Share your dilemmas and get honest opinions from other Mumsnetters.

To feel scared in my own home?

144 replies

Colabottle10 · 28/03/2016 20:08

Last November we were burgled. During the daytime, I came home minutes after they'd fled.

We live in a rural village, it's a drive through as in not a dead end, and is a through route to the local town.

Took me a while to feel better about being in the house and slept with a shotgun under the bed for a long time.

The culprit hasn't been caught.

Friday just gone I noticed a car driving back and forth through the village very slowly with two men inside eyeing up all the houses. I saw it again tonight parked up at one end of the village. DH went for a drive to see if he could see it and found it just outside the village at the other end and stopped and asked if they were lost (man and woman this time). They said they were trying to get phone signal. I called 101 and logged it.

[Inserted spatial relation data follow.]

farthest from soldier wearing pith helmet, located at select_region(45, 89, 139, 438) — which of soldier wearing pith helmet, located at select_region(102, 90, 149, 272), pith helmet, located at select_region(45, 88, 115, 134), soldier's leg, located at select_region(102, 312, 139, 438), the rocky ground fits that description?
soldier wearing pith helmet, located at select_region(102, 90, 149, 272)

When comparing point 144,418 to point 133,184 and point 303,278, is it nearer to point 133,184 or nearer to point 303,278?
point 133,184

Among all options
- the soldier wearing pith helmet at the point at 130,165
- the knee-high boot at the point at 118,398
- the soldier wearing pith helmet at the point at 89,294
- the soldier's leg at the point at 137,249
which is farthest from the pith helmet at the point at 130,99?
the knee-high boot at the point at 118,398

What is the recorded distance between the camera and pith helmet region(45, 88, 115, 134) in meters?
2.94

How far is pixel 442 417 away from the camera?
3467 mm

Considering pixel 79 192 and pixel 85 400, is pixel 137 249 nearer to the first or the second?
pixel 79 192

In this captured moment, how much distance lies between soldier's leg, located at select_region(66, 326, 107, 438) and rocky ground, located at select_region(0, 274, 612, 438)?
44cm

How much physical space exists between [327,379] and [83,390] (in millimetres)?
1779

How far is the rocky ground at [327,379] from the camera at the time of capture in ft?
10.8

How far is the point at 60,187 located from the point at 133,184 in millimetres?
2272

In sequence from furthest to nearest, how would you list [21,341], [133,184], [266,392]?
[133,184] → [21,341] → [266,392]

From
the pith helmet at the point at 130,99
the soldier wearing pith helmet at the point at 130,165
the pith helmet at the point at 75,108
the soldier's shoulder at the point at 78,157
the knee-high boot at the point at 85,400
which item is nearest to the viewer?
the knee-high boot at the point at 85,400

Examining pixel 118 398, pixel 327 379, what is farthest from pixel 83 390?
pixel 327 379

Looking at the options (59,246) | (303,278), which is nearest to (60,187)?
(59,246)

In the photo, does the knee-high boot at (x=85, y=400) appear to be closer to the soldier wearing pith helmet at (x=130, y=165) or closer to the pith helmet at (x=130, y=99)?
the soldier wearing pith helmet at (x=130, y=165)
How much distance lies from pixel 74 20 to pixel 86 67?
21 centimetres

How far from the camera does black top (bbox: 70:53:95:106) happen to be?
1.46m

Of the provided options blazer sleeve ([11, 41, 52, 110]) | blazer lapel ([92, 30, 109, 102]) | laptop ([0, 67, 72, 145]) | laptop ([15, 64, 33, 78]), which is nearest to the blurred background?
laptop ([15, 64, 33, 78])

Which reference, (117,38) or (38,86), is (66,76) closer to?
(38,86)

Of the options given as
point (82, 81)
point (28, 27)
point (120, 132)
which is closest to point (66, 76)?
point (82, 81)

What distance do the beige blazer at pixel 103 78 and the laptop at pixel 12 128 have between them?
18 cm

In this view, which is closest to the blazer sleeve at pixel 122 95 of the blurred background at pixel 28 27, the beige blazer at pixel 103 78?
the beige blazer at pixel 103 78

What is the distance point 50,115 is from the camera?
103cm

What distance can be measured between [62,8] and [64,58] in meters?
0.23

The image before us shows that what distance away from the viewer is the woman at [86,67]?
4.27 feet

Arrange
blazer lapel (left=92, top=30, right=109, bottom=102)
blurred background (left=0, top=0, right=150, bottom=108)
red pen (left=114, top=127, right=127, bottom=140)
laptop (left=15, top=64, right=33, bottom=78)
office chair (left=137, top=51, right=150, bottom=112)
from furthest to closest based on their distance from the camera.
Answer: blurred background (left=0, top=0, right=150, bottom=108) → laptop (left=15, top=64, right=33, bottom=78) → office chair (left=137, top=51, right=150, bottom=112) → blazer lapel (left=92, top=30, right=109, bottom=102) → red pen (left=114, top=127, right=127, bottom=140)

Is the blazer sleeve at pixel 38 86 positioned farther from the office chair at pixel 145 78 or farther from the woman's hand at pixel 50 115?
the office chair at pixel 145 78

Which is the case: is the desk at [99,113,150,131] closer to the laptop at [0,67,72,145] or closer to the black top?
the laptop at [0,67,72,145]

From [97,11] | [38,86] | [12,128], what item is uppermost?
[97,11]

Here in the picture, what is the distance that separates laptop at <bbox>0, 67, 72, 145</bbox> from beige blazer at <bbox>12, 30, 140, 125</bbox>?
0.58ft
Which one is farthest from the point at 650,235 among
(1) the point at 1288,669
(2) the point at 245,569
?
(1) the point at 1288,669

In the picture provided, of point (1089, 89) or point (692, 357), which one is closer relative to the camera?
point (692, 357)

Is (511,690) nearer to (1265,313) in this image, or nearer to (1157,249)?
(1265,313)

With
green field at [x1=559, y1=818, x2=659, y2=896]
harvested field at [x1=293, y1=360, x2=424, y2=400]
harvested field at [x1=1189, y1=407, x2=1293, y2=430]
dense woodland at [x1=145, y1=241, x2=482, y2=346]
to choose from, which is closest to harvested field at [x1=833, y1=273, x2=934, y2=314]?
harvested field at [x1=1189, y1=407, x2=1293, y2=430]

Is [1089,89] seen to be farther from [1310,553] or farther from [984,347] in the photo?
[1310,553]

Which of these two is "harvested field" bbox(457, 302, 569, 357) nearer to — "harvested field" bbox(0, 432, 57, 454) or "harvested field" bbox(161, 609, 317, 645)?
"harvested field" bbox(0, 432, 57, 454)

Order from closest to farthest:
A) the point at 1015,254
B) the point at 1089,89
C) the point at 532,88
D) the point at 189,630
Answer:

I feel scared again. I want to move.

OP posts:
SylviaWrath · 29/03/2016 12:24

If you feel unsafe in your own home, adding something much more dangerous into the situation is the most idiotic suggestion possible.

You might as well tell a drowning man to dive deeper.

bloodyteenagers · 29/03/2016 12:28

Nothing wrong with our laws.
Our gun laws stop children walking into school and shooting their peers.
Our gun laws stop young children from accidentally shooting their siblings.
in the USA in one year, 8,775 shootings compared to 85 in the Uk.
That's a hell of a lot of unresponsible gun owners.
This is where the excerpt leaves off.